# Import Dependencies

In [None]:
pip install ultralytics

import torch
import torchvision
import torchvision.transforms as transforms
import zipfile
import os
import hashlib
import pandas as pd
from PIL import Image
import numpy as np
import yaml
import cv2
import matplotlib.pyplot as plt
from ultralytics import YOLO

In [None]:
trainset = torchvision.datasets.CIFAR10(root='./data',
                                        train=True,
                                        download=True,
                                        transform=transforms.Compose([transforms.ToTensor(), transforms.Normalize((0.5, 0.5, 0.5), (0.5, 0.5, 0.5))]))
trainloader = torch.utils.data.DataLoader(trainset,
                                          batch_size=4,
                                          shuffle=True)
images, labels = next(iter(trainloader))
plt.imshow(torchvision.utils.make_grid(images).permute(1, 2, 0) / 2 + 0.5);
plt.title(' '.join(trainset.classes[label] for label in labels)); plt.show()

#CLEAN DATA

### Import dataset

In [None]:
!wget -O "DeepFruits_Dataset.zip" "https://prod-dcd-datasets-cache-zipfiles.s3.eu-west-1.amazonaws.com/5prc54r4rt-1.zip"

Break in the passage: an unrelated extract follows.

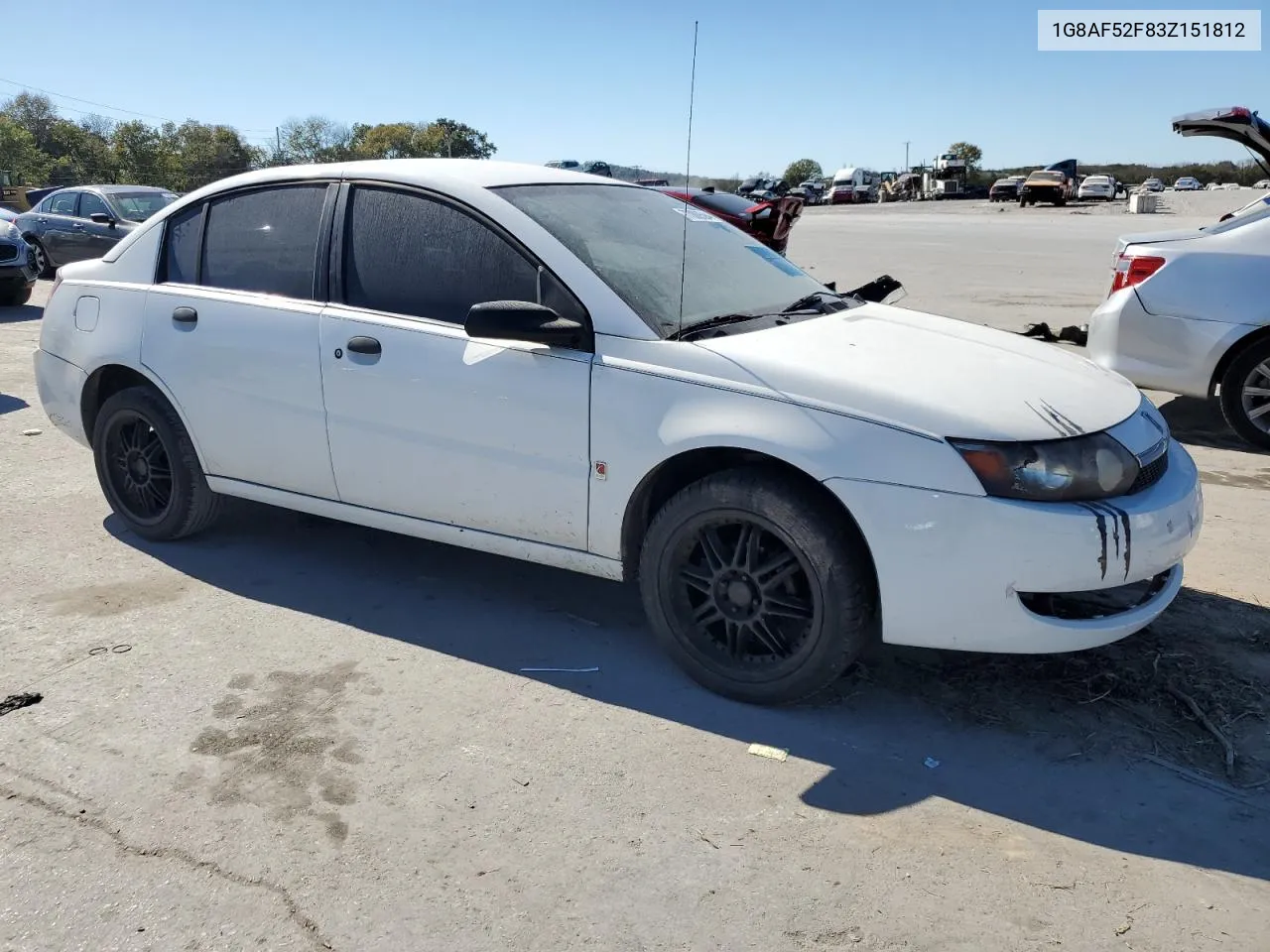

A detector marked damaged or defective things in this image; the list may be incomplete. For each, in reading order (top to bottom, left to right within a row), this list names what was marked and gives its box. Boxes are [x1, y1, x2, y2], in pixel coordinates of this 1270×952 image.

damaged front bumper [823, 441, 1199, 654]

### extract to development

In [None]:
with zipfile.ZipFile("/content/DeepFruits_Dataset.zip", 'r') as zip_ref:
    zip_ref.extractall('/content/deepfruits')

print("Dataset has been extracted to '/content/deepfruits'")


In [None]:
dataset_path = '/content/deepfruits'
for root, dirs, files in os.walk(dataset_path):
    level = root.replace(dataset_path, '').count(os.sep)
    indent = ' ' * 2 * (level)
    print(f"{indent}{os.path.basename(root)}/")
    sub_indent = ' ' * 2 * (level + 1)
    for f in files[:5]:  # Displaying only first 5 files in each directory for brevity
        print(f"{sub_indent}{f}")


In [None]:
dataset_path = '/content/deepfruits/DeepFruits Dataset of Fruits Images with different combinations for Fruit Recognition and Calories Estimation/Fruits_Dataset_Test'

# Define your label mapping
label_map = {
    "1": "apple",
    "2": "banana",
    "3": "mango",
    "4": "orange",
    "5": "grapes",
    "6": "guava",
    "7": "lemon",
    "8": "pomegranate"
}

data = []

for root, dirs, files in os.walk(dataset_path):
    folder_name = os.path.basename(root).strip()
    if folder_name not in label_map:
        continue  # skip folders that aren't in the label map

    for file in files:
        if file.lower().endswith(('.jpg', '.jpeg', '.png')):
            full_path = os.path.join(root, file)
            label = label_map[folder_name]
            data.append({'image_path': full_path, 'label': label})

df = pd.DataFrame(data)
print(df.head())


### Load in Test data

In [None]:
dataset_path = '/content/deepfruits/DeepFruits Dataset of Fruits Images with different combinations for Fruit Recognition and Calories Estimation/Fruits_Dataset_Test'

data = []

for root, dirs, files in os.walk(dataset_path):
    folder_name = os.path.basename(root)

    if folder_name == os.path.basename(dataset_path):
        continue

    for file in files:
        if file.lower().endswith(('.png', '.jpg', '.jpeg')):
            image_path = os.path.join(root, file)
            try:
                img = Image.open(image_path).convert('RGB')
                img_array = np.array(img)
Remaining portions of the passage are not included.